I saw a blog post or letter or something somewhere where a guy told a story about how he finally realized why nuclear power has such a hard time gaining a foothold.


He looked out a window and saw a train going past. It had upwards of 100 cars on it (or at least so many that it took many minutes to go past) and each one of them was filled with coal. That coal was going to a nearby power plant. He did some quick estimating and realized that the energy generated by all of that coal could be equaled by the amount of uranium which would fit in the back of one flatbed truck.

Now, here's the kicker. How many people does it take to mine a trucks worth of uranium? How many people does it take to mine a train's worth of coal? The job losses are staggering if you shift from a coal based energy source to a nuclear one. So, at the time coal won because politicians wanted to keep jobs in their districts.
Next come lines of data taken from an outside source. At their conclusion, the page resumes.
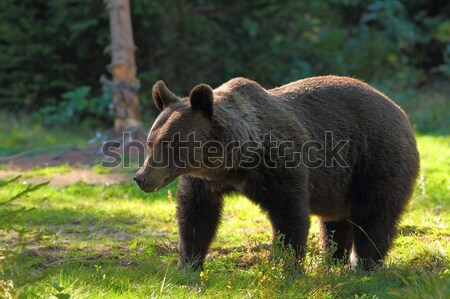 wild brown bear in clearing Stock photo © taviphoto
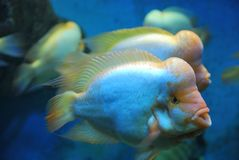 Flowerhorn cichlids Stock Photos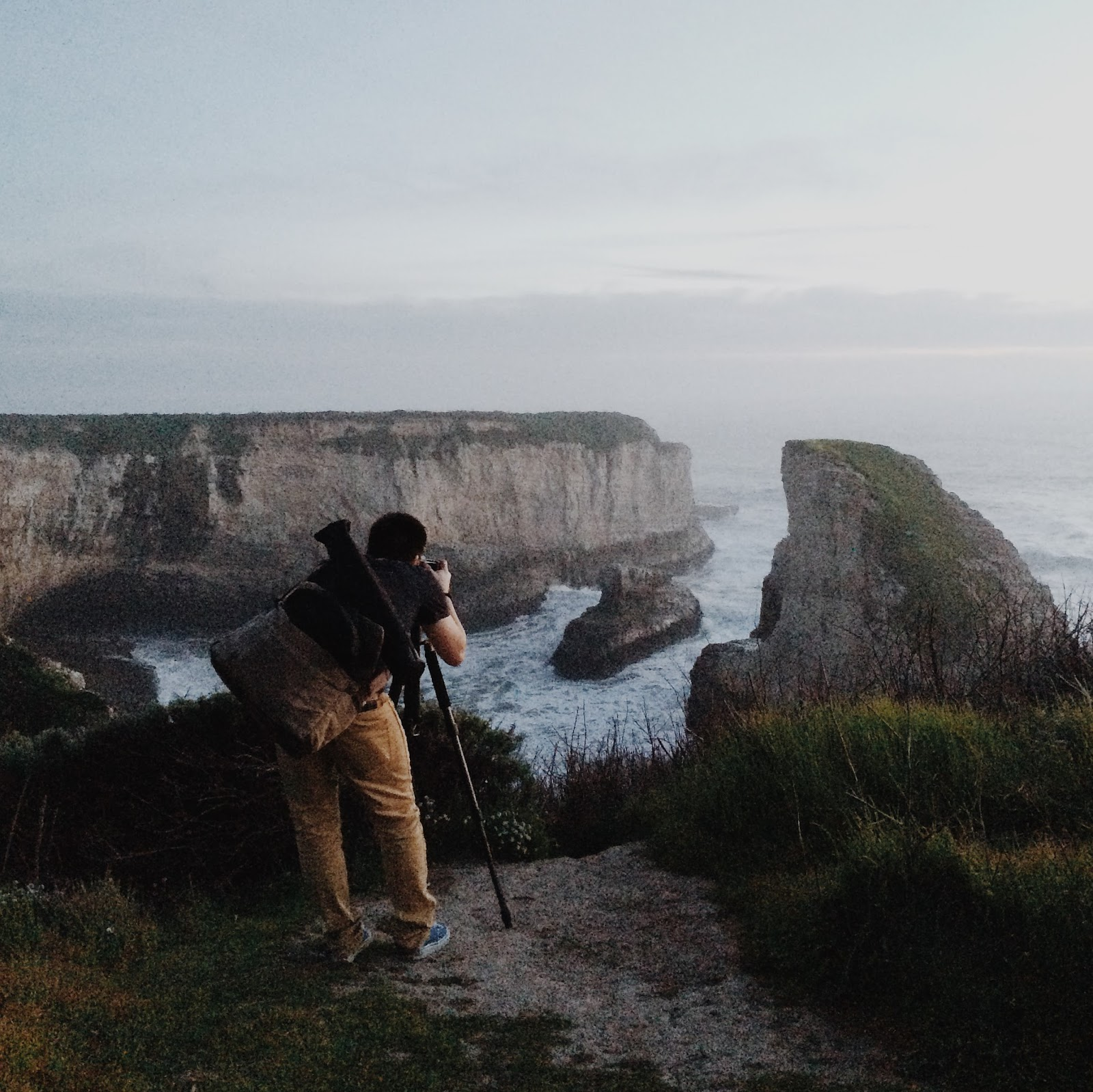 Shark Fin Cove iPhone 5s
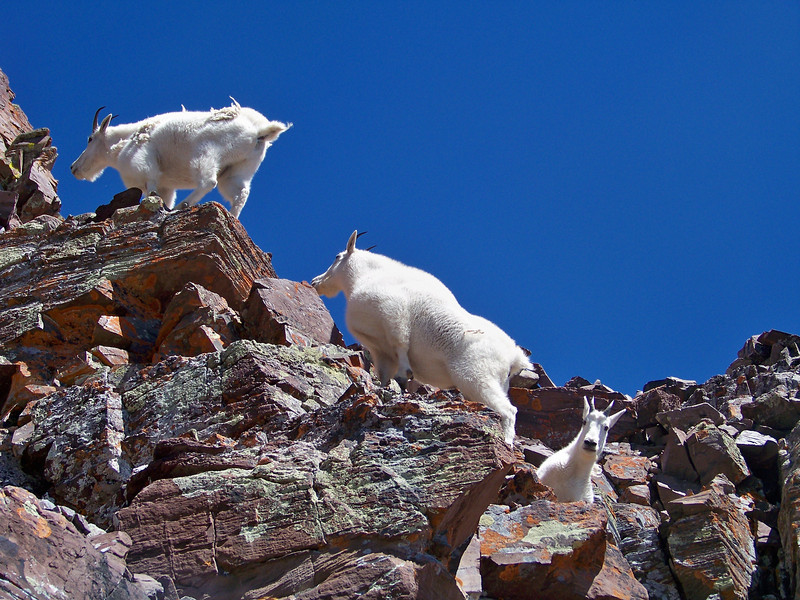 Mountain Goats easily scramble along the Maroon Peak south ridge at 13,800 ft., Colorado Elk Range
Fast forward to today. Now coal isn't what provides jobs for our families and constituents; it's what's killing the world. So, we need an alternative. Of course! *Green* energy. Perfect. It's cleaner than fossil fuels, and it's more diffuse than coal/oil/gas and thus creates more jobs. It's a perfect energy source for politicians, because they can claim to care about the health and welfare of the planet, while generating jobs in their districts. Except for one problem: none of it works. Ethanol is a bad joke, geothermal is mostly limited geographically or to a heating/cooling role, wind just flat doesn't work (see Texas), and solar is really only useful in a passive capacity. There may be technological advances in the future, which is great for politicians, because they can be seen as funding research for the future, but for now none of them are usable in the least.

Nuclear energy is concentrated and compact. It has a small footprint. Unfortunately that's politically unpalatable because we need 10 million jobs RIGHT NOW and green energy is a great place to get them from, aside from the fact that it doesn't work.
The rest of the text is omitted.